También asistieron Rudaina Ansari, en representación de Turespaña; Michelle Mirón, directora de Relaciones Institucionales de La Nacional, la institución española más antigua de Nueva York; el reconocido especialista en relaciones públicas Wendell Figueroa Ruiz; la diseñadora Martha Phillips; Bisila Bokoko y Ulrich Schulte, de Bisila Bokoko Embassy Services; además del periodista José Ángel Abad, corresponsal de Antena 3 en Estados Unidos, junto a numerosos representantes del mundo empresarial, cultural y gastronómico.
La lista de invitados reflejaba con claridad el propósito del acto. No se trataba únicamente de reunir amantes del cocido. Se pretendía congregar a personas capaces de multiplicar el mensaje. Auténticos prescriptores de la cultura española en Norteamérica.
Cuando un plato explica un país
Mientras los invitados recorrían la cubierta admirando el histórico velero, en las cocinas del barco el trabajo alcanzaba su momento decisivo. Los fogones llevaban horas funcionando. Las enormes ollas desprendían un aroma que empezaba a invadir lentamente cada rincón del buque. Era un olor reconocible para cualquier español. El perfume del caldo elaborado lentamente.
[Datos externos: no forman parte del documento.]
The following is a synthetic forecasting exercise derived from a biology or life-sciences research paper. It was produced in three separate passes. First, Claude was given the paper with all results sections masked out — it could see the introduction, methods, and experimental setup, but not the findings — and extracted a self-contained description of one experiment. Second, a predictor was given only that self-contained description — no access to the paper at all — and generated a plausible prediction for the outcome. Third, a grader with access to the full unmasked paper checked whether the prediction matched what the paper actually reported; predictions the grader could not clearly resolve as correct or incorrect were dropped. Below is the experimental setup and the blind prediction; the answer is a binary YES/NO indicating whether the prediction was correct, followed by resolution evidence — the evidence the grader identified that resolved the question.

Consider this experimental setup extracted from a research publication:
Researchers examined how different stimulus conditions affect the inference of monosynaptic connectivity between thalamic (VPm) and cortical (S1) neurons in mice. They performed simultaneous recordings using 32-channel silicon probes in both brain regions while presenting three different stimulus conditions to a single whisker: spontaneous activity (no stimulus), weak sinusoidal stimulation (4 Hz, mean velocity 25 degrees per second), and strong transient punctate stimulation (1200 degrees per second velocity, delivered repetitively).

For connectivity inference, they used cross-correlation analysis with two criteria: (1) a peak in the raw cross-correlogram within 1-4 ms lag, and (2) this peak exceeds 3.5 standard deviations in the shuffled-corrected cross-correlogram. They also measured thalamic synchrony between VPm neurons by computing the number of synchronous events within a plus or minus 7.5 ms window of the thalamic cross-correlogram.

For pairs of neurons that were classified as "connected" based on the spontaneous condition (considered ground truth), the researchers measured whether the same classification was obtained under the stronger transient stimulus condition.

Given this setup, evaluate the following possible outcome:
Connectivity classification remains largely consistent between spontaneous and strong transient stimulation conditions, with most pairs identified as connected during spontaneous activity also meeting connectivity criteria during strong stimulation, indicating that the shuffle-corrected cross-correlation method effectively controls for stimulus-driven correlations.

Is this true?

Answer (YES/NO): NO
El de los garbanzos absorbiendo todos los matices del morcillo, el tocino, los huesos y la gallina. El de las verduras aportando equilibrio. El de las horas de cocción paciente. Era, en definitiva, el olor de muchas casas españolas durante generaciones.
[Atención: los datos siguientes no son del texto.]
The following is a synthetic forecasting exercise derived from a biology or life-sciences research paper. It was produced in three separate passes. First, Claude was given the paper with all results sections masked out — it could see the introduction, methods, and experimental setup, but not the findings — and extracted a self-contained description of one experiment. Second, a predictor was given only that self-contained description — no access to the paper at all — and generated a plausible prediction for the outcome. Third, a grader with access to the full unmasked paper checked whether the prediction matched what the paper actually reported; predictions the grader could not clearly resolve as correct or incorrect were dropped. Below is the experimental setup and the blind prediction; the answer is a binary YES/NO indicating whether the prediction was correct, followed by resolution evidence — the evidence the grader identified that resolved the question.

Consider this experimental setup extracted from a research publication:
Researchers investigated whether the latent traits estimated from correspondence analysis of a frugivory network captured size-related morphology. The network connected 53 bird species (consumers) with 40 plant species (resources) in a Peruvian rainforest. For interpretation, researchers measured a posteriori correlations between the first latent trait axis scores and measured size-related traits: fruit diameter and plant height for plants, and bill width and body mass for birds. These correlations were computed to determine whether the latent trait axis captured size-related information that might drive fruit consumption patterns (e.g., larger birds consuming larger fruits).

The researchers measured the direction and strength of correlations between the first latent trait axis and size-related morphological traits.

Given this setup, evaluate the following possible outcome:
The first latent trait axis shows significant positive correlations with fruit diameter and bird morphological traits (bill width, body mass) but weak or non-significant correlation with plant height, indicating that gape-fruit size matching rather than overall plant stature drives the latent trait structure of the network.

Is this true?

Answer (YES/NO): NO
Y, curiosamente, aquel aroma comenzaba a despertar una enorme curiosidad entre muchos invitados extranjeros. La explicación del cocido se convirtió casi en una lección de historia. No era simplemente un guiso. Era una receta nacida del mestizaje cultural de la Península Ibérica. Una evolución de siglos. Una suma de influencias judías, castellanas y populares. Una cocina basada en el aprovechamiento. En la paciencia. En el producto. En la convivencia alrededor de una mesa.
Los asistentes comprendían poco a poco que estaban a punto de degustar mucho más que un plato tradicional. Iban a probar un fragmento de la historia de España.
La diplomacia del mantel
Existe una expresión muy utilizada en las relaciones internacionales: soft power. Hace referencia a la capacidad de un país para influir en el mundo a través de su cultura, su conocimiento, sus valores o su capacidad de seducción.
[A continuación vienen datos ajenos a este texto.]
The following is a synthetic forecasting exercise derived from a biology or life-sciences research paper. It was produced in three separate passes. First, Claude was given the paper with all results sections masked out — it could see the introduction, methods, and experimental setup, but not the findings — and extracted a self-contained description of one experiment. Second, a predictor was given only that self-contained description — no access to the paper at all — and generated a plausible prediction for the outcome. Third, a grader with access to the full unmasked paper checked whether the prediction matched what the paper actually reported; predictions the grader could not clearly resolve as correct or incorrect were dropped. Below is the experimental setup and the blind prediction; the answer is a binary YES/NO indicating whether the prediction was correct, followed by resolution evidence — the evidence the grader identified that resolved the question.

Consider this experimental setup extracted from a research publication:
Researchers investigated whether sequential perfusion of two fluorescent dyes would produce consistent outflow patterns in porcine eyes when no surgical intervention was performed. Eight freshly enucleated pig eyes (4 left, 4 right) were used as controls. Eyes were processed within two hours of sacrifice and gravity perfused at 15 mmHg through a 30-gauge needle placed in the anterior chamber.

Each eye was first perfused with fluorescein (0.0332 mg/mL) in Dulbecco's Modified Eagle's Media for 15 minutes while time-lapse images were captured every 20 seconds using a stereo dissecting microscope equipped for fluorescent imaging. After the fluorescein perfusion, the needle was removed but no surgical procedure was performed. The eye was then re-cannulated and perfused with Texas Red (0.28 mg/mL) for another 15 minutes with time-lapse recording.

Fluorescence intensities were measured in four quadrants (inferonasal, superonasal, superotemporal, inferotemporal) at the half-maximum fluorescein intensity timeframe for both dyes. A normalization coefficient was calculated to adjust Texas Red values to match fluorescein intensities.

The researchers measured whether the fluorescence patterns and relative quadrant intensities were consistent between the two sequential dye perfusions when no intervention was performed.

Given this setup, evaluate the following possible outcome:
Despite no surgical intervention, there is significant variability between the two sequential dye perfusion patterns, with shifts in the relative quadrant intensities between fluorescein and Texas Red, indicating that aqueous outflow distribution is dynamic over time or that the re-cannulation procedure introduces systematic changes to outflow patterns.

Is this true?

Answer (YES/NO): NO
España posee uno de los mayores patrimonios gastronómicos del planeta. Sin embargo, pocas veces esa riqueza se ha utilizado con una visión tan claramente diplomática como la demostrada aquella tarde. El cocido madrileño se convertía en un vehículo de comunicación. No hacía falta traducirlo. No necesitaba discursos. Bastaba servir un plato humeante para iniciar conversaciones que probablemente ningún encuentro institucional habría logrado generar con tanta naturalidad.
Entre cucharadas se hablaba de historia.
De turismo.
De inversiones.
De patrimonio.
De literatura.
De vino.
De cocina.
De cultura.
De futuro.
Y precisamente ahí residía el verdadero éxito de la iniciativa. Había conseguido que una receta tradicional actuara como un lenguaje universal.
Un momento para la historia
Cuando finalmente comenzó el servicio, muchos de los asistentes eran conscientes de que estaban participando en algo difícilmente repetible. Frente a ellos no tenían únicamente uno de los cocidos mejor elaborados de España. Tenían el resultado de meses de trabajo, de una compleja operación logística y de una idea que había sabido unir instituciones, empresas, cocineros, militares, diplomáticos y divulgadores bajo un mismo proyecto.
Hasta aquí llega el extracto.